Under Pinkel, Mizzou was usually at its best when its seniors took ownership and stepped up. This year’s senior class is almost too small to provide the requisite leadership, and if you’re looking to figure out if “Year One” under Odom in 2017 is going to include a rebound, you’re basically asking if these juniors will step up and take charge, both in the offseason and on the field:

Missouri’s 2017 senior class

(I’m still under the assumption that Charles Harris will be declaring for the NFL Draft, so I’m not listing him here.)
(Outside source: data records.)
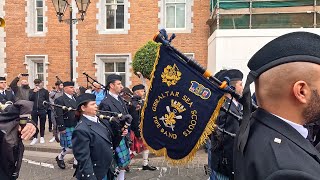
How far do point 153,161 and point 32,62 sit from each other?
11001 millimetres

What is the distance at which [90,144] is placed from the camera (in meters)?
4.45

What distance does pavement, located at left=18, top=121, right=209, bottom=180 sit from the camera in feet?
23.5

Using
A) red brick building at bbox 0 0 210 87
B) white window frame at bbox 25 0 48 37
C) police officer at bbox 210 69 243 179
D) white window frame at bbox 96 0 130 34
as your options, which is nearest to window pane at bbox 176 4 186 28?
red brick building at bbox 0 0 210 87

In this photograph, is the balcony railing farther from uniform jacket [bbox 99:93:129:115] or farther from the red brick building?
uniform jacket [bbox 99:93:129:115]

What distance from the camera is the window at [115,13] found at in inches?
659

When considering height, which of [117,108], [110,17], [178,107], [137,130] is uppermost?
[110,17]

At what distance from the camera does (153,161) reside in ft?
28.2

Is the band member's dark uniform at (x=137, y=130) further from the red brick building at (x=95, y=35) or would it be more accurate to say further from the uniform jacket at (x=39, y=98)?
the red brick building at (x=95, y=35)

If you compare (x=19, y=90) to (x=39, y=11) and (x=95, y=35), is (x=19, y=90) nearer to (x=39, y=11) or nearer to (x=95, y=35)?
(x=95, y=35)

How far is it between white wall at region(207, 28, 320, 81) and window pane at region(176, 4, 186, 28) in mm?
4258

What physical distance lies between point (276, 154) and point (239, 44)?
11.3 meters

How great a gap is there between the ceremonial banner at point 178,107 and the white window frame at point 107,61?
1332 cm

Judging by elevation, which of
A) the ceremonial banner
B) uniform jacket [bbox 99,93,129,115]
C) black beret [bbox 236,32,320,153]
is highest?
black beret [bbox 236,32,320,153]

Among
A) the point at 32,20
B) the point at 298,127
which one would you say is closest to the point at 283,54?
the point at 298,127
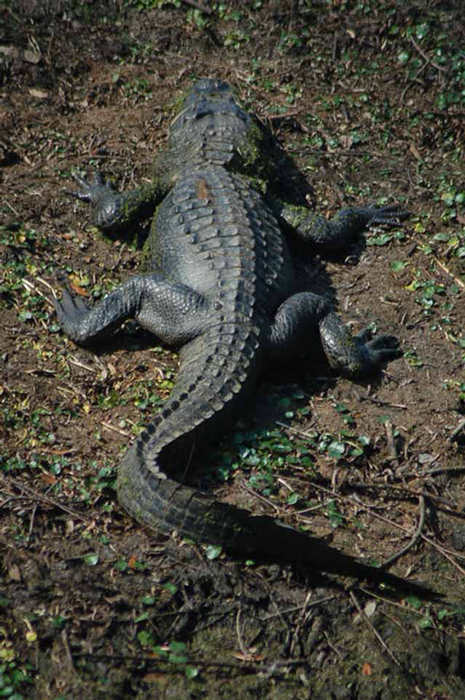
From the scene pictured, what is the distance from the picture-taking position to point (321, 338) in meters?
5.04

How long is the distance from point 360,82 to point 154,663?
5.85m

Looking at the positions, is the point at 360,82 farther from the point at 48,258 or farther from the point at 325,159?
the point at 48,258

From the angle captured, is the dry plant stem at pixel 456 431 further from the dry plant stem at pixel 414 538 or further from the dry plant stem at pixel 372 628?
the dry plant stem at pixel 372 628

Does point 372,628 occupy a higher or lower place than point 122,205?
lower

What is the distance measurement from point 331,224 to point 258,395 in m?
1.79

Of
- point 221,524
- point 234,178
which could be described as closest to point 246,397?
point 221,524

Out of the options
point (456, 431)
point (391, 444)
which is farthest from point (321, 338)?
point (456, 431)

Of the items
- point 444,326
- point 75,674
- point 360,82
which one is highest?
point 360,82

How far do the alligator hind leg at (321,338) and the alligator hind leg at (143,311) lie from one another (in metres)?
0.54

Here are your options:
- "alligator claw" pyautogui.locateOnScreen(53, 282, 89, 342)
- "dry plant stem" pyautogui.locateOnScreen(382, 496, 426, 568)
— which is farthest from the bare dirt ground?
"alligator claw" pyautogui.locateOnScreen(53, 282, 89, 342)

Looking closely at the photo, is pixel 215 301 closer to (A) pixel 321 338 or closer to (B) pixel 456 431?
(A) pixel 321 338

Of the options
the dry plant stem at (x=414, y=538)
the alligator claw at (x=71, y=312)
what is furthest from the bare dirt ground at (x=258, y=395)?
the alligator claw at (x=71, y=312)

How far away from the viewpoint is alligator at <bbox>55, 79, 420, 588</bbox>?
12.4 feet

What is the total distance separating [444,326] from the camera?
17.6 ft
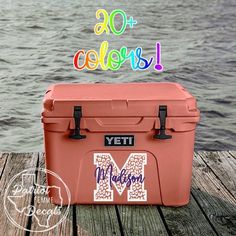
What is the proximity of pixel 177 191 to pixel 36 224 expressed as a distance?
65cm

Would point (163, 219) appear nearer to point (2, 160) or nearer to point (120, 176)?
point (120, 176)

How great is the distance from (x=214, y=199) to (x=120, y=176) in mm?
476

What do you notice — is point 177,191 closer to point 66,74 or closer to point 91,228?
point 91,228

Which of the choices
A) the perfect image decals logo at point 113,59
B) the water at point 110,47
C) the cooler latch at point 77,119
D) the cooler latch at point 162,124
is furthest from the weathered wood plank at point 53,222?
the perfect image decals logo at point 113,59

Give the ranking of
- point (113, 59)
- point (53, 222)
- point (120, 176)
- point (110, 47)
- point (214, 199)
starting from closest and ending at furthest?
point (53, 222) < point (120, 176) < point (214, 199) < point (113, 59) < point (110, 47)

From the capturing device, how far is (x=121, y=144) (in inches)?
94.7

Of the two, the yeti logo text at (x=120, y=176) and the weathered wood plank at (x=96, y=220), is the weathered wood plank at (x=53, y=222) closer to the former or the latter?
the weathered wood plank at (x=96, y=220)

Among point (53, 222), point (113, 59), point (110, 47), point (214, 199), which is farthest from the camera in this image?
point (110, 47)

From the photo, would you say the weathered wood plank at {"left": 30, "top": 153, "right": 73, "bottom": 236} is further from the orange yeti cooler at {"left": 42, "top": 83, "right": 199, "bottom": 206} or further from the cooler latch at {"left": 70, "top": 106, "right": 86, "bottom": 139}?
the cooler latch at {"left": 70, "top": 106, "right": 86, "bottom": 139}

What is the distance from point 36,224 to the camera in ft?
7.57

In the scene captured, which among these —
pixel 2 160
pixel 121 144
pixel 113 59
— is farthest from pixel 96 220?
pixel 113 59

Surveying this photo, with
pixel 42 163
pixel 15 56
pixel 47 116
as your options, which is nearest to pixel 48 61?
pixel 15 56

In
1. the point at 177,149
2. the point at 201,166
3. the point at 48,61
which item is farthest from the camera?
the point at 48,61

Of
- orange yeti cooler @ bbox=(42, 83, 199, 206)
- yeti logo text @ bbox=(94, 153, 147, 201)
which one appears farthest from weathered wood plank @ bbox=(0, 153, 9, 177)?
yeti logo text @ bbox=(94, 153, 147, 201)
  • Current starters: S Thomas Wilson, WR J’Mon Moore, WR Nate Brown (though at this point, he might be a redshirt junior), OL Tyler Howell, OL Alec Abeln, DE Marcell Frazier, DT A.J. Logan, LB Joey Burkett
  • Current contributors: RB Ish Witter, TE Jason Reese, OL Adam Ploudre, CB Logan Cheadle, DE Jordan Harold, LB Eric Beisel, S Anthony Sherrils
  • Others: QB Jack Lowary, WR Dominic Collins, CB Anthony Hines

From a quantity standpoint, that’s a little bit better, but it’s still only 18 guys. And from a quality standpoint, it’s ... okay. Guys like Wilson, Howell, Frazier, and Reese have shown a pretty high ceiling; maybe they’ll put all the pieces together. Or maybe we’ll be waiting until 2018 for things to come together around the current sophomores.

I think we all knew this season could go poorly, even while we expressed reasonably optimistic predictions. And to be sure, this defense shouldn’t be this bad no matter what. There’s a lot to assess this coming offseason.

But no matter how we got here, we’re here. And the last four games of this season are for searching for evidence of future leadership and future breakthroughs.

We can certainly still hope for a win or two, too. That would be bonus proof of concept.

By the way, to those who voted this way...

...just stop. Please. Have some respect for yourself and your damn school.